* EXERCISE DETAILS *
Copy the data below word for word, keeping every line in its original order. Leave the picture out of your copy.

* EXTRACTED MATERIAL *

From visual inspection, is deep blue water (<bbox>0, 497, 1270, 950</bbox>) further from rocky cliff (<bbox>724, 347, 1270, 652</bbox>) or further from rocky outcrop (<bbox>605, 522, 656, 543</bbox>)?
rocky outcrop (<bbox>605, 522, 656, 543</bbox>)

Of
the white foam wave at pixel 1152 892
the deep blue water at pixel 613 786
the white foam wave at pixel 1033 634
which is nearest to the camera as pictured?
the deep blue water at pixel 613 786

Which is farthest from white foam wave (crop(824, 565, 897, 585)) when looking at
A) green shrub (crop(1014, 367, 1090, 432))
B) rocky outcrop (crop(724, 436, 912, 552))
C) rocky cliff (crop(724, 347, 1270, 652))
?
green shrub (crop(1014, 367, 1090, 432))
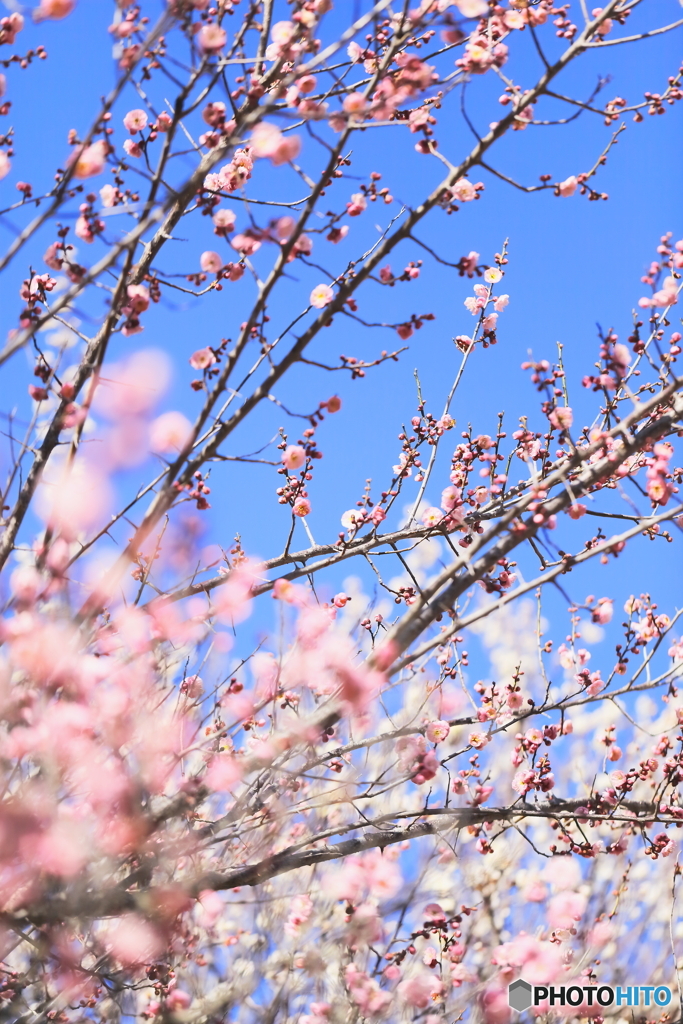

* REPLY *
From visual inspection, is deep blue water (<bbox>0, 497, 1270, 950</bbox>) further from rocky cliff (<bbox>724, 347, 1270, 652</bbox>) or further from rocky outcrop (<bbox>605, 522, 656, 543</bbox>)?
rocky outcrop (<bbox>605, 522, 656, 543</bbox>)

Of
the white foam wave at pixel 1152 892
the deep blue water at pixel 613 786
the white foam wave at pixel 1033 634
which is nearest to the camera as pictured?
the deep blue water at pixel 613 786

Which is farthest from white foam wave (crop(824, 565, 897, 585)) when looking at
A) green shrub (crop(1014, 367, 1090, 432))
B) rocky outcrop (crop(724, 436, 912, 552))
C) rocky cliff (crop(724, 347, 1270, 652))
?
green shrub (crop(1014, 367, 1090, 432))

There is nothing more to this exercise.